# Task objective:
Continue the interview about the Theology of the Body Institute from its final sentence, writing the passage that would follow it.

# Source:

******************************

PHILADELPHIA, Pennsylvania, JAN. 9, 2012 (Zenit.org).- A Philadelphia-based educational institute focused on promoting Blessed John Paul II's theology of the body has named a new executive director.

The 7-year-old Theology of the Body Institute picked Damon Owens, a successful businessman turned marriage promoter. Included on his extensive resume is his work as the Archdiocese of Newark's Natural Family Planning and Marriage Preparation Coordinator, and leadership with the Life Education And Resource Network (L.E.A.R.N.), the largest African-American, pro-life ministry in the country.

Owens is himself a certified Natural Family Planning instructor who has counseled more than 20,000 couples over the last 16 years. He often appears on Catholic television and radio, sharing various aspects of the theology of the body, as well as commentating on topics related to marriage and family. He and his wife, Melanie, have been married for 18 years and have eight children.

ZENIT spoke with Owens about the Theology of the Body Institute and its work, and the difficulties facing those who promote Blessed John Paul's message.

ZENIT: The Theology of the Body Institute exists to promote John Paul II's theology at the secular level, too. Is that truly possible and if so how?

Owens: Our mission is to train and educate men and women to understand, live and promote Blessed John Paul II's theology of the body. While most of the individuals who come in contact with our programs are Catholic, our on-site and Certification courses regularly draw non-Catholics and non-Christians. It is not only possible, but it is critical that we evangelize the broader culture. Our preparation as believers for the springtime of the new evangelization includes a deeper grounding not only in the what's of our faith, but the why's behind them.

As believers, we accept even what we cannot fully understand about God's revelation, because we love and trust him. Still, our faith is reasonable. There is a tremendous amount of truth that can be encountered before an assent of faith. There is a tremendous amount of beautiful and compelling meaning that can be successfully proposed even to a darkened intellect and hardened heart.

******************************

Listing of spatial reasoning questions
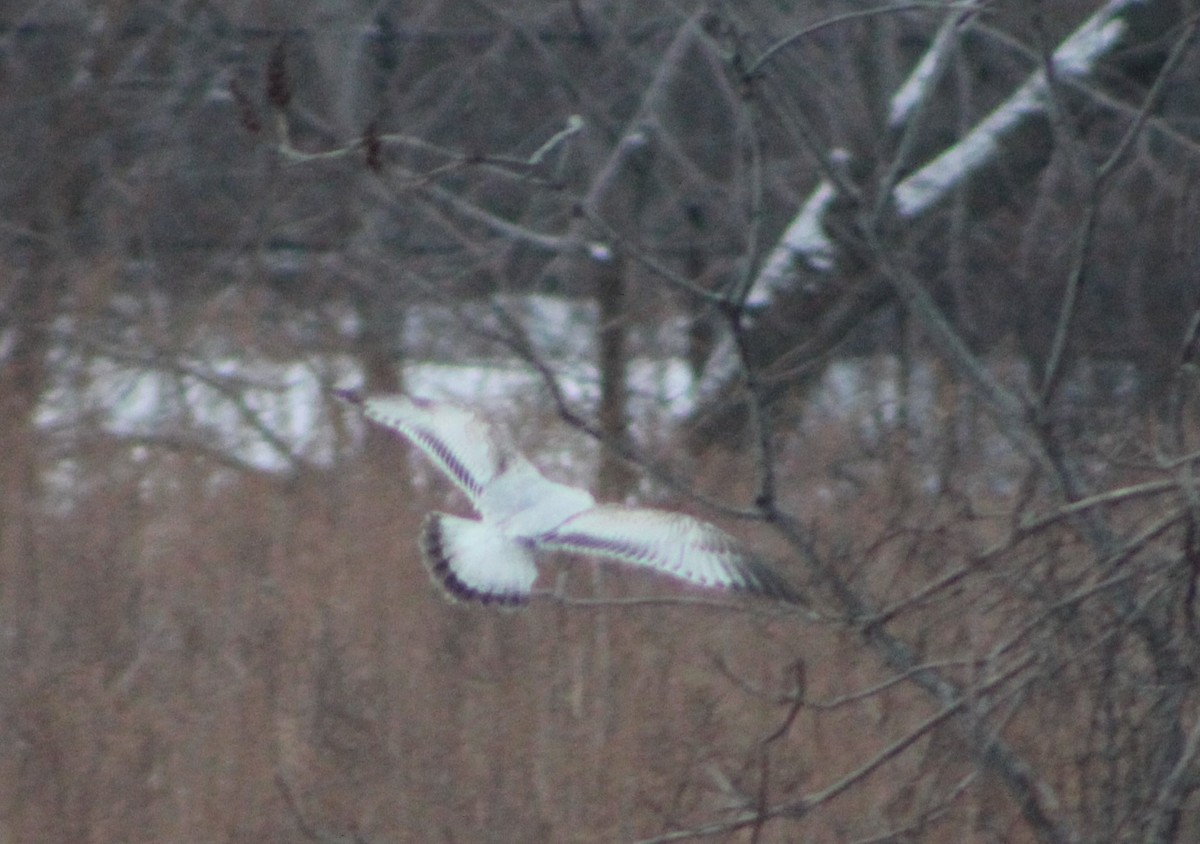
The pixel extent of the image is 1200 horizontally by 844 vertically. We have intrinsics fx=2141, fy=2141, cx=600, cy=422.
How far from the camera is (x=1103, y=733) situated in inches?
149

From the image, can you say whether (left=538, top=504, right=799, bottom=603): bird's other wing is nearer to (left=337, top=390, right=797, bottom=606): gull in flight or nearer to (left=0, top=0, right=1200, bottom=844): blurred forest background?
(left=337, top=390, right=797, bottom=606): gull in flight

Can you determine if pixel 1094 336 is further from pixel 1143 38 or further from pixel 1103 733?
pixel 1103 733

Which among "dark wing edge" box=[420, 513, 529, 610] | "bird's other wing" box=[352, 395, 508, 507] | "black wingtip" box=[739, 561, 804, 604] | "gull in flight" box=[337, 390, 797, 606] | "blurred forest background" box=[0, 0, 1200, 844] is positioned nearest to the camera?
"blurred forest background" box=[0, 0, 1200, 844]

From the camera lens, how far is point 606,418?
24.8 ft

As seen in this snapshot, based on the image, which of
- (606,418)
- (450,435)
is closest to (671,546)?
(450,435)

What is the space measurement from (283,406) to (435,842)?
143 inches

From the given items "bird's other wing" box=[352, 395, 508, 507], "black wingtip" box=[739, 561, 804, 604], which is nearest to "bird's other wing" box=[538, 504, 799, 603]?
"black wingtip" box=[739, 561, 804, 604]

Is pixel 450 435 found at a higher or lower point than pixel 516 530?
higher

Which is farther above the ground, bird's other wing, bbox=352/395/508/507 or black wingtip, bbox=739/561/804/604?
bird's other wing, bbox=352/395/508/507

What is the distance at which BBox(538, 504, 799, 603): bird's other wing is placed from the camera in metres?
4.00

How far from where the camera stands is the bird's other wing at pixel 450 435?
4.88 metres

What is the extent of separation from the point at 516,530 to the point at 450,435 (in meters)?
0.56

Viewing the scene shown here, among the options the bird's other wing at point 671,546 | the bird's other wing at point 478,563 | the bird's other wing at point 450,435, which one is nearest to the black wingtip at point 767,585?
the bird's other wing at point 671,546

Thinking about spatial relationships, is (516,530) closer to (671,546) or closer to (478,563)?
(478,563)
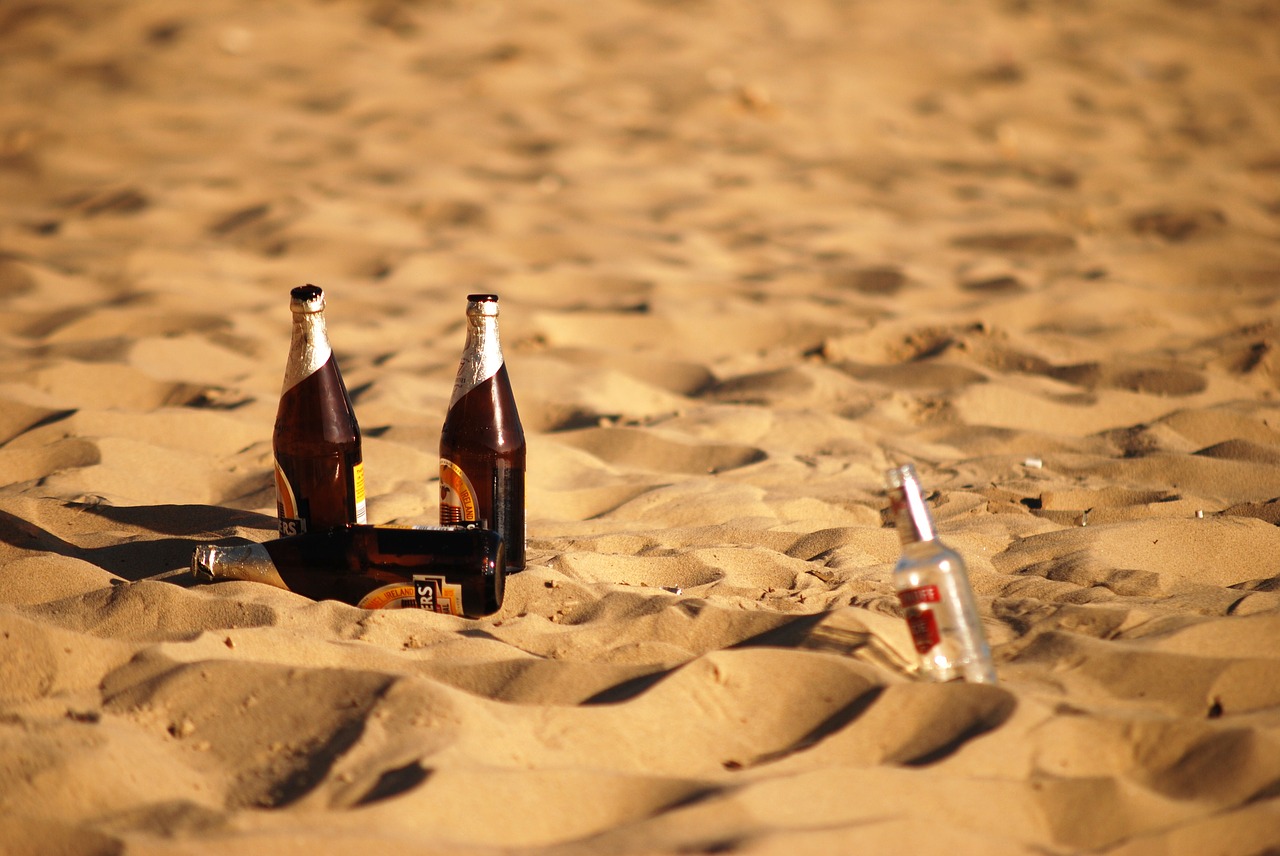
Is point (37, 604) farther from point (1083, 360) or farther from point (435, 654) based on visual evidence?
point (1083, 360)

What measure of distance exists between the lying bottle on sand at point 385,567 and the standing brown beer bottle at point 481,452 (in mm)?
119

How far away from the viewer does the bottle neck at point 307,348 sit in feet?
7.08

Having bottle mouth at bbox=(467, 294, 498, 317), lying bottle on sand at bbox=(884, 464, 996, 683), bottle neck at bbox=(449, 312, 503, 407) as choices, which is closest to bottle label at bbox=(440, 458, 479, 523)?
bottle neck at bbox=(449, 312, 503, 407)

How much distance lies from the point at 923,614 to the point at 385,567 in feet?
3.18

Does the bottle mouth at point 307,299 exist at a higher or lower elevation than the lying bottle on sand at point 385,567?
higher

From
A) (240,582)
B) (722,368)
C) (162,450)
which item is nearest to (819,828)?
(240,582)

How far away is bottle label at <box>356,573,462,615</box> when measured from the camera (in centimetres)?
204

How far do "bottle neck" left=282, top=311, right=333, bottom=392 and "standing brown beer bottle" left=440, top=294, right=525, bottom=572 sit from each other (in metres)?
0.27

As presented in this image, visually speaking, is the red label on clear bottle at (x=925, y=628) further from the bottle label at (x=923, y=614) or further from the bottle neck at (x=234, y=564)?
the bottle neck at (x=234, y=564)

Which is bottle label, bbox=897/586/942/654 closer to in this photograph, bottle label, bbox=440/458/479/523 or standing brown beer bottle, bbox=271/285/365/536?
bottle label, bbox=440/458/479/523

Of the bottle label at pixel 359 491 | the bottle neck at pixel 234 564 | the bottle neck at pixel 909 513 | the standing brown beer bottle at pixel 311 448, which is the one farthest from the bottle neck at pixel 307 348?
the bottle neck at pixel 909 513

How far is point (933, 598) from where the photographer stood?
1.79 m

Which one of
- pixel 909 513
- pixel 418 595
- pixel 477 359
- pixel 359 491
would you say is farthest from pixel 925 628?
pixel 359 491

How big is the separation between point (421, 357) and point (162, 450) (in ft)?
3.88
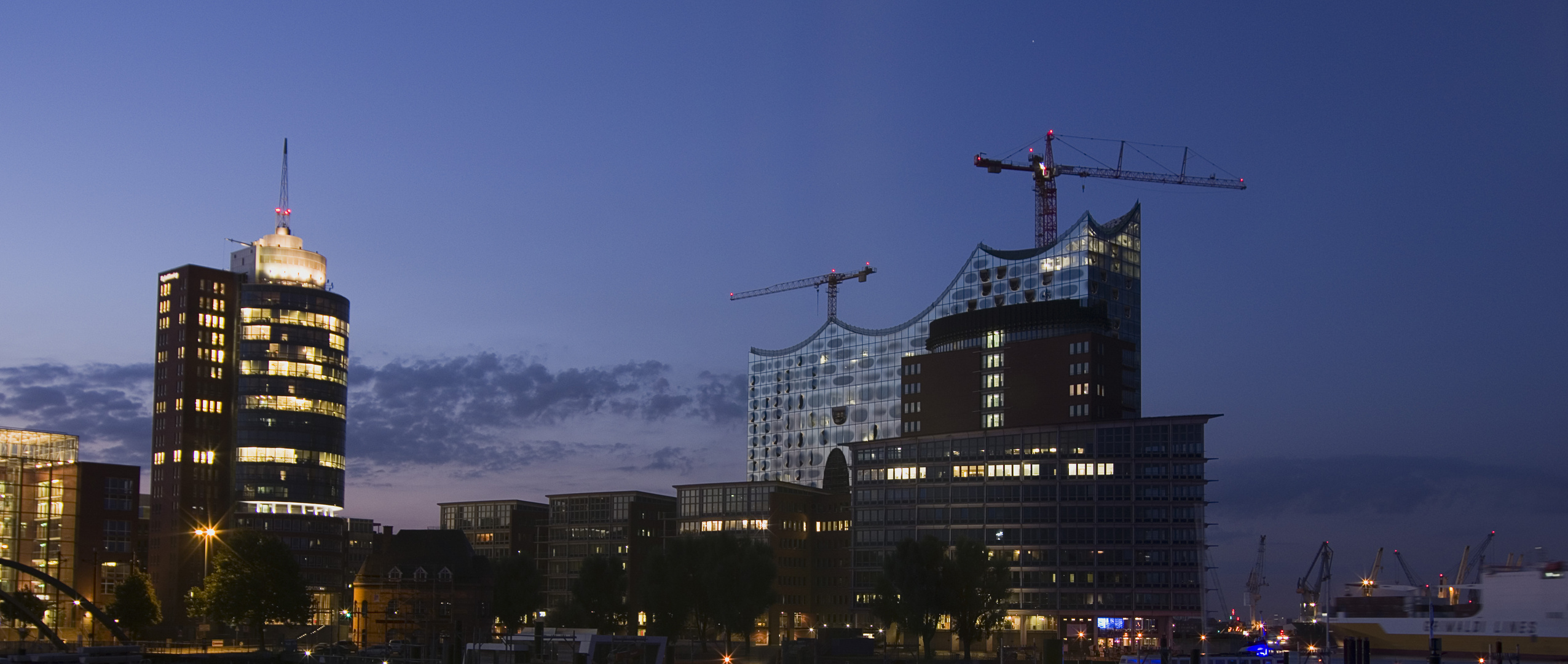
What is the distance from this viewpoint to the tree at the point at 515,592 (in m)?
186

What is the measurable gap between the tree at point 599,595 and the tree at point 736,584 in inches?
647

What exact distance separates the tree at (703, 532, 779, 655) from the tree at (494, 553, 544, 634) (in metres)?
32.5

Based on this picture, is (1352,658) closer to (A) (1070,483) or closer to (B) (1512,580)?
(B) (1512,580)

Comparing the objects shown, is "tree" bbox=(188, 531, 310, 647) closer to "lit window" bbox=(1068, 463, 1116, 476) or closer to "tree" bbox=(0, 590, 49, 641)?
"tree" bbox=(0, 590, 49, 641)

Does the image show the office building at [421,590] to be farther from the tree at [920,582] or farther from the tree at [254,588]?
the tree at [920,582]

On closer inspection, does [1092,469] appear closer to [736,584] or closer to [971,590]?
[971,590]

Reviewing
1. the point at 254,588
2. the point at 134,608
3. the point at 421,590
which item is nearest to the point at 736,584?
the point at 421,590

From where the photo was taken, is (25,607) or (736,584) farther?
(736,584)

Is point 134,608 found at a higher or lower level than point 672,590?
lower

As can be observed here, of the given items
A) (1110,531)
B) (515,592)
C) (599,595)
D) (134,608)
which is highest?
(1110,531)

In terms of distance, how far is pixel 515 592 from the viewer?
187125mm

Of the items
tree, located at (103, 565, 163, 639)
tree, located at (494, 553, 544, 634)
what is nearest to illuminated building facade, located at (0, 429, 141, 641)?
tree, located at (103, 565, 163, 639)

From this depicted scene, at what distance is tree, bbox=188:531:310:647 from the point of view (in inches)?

******************************

# Output for this exercise:
Rooted in objective truth, the theology of the body provides a personalistic approach that is well-suited for evangelizing in the modern culture. Our sexuality -- masculinity and femininity -- carries deep meaning for the identity and vocation of every human person. It is also the place of deep wounds for so many. The Theology of the Body Institute desires to help persons in every state of life gain an understanding of what it means to be created in God's image and to live out their call to love as he loves. Only from this foundation can an authentic culture of life and love take root and flourish.

ZENIT: Linked to the previous question, statistics about Catholic married couple's use of artificial contraception seem to indicate there is plenty need for Catholics as well to hear and accept John Paul's theology. What are your thoughts in this regard? Must we first clean up our own camp before engaging the secular world?

Owens: Beginning with your last question, evangelization is, of course, intimately connected with catechesis (the head) and conversion (the heart). It is always a messy, personal, and inefficient work! Our witness is hurt by our own sin, ignorance, and lack of faith. On one hand, our ongoing conversion strengthens our witness. On the other hand, we have to be careful about setting too high a standard of personal perfection before witnessing to perfection. Without question, contraception is a tap-root of nearly every modern evil. Moreover, the prevalence of Christians contracepting is both a cause and an effect of the rise of other grave evils such as pornography, divorce, violence against women, abortion, fornication and homosexuality. These were the predicted consequences of their widespread use, and the subsequent result of their widespread acceptance.

The question remains, however: How do we reach people's heads and hearts to reject the evil of contraception? It cannot just be emphatic instruction on the mortal sin of contraception (the head). It must include a compelling invitation to a true conversion of heart. Their hearts must see how contraception is a withholding of themselves that deforms the marital act and stifles the very love they long for. Theology of the body is a means to illumine the immutable meaning of things (natural law) in the heart of the person.

Fortunately, the great majority truly desire love. Whether they are in a pew or at the mall on Sunday, they deserve to hear the truth in a way that they can understand it. It is in our heart -- or inner life -- that we as unique and unrepeatable persons encounter the One True God. While we certainly wish there were a more authentic faith witness from Catholic married couples today, we at the Theology of the Body Institute have been just as awed by conversions in the Faith as by those to the Faith. We remain passionately committed to the simple mission of educating and training men and women to understand, live, and promote the Theology of the Body.

ZENIT: Tell us about the institute and plans you have for it as the new executive director.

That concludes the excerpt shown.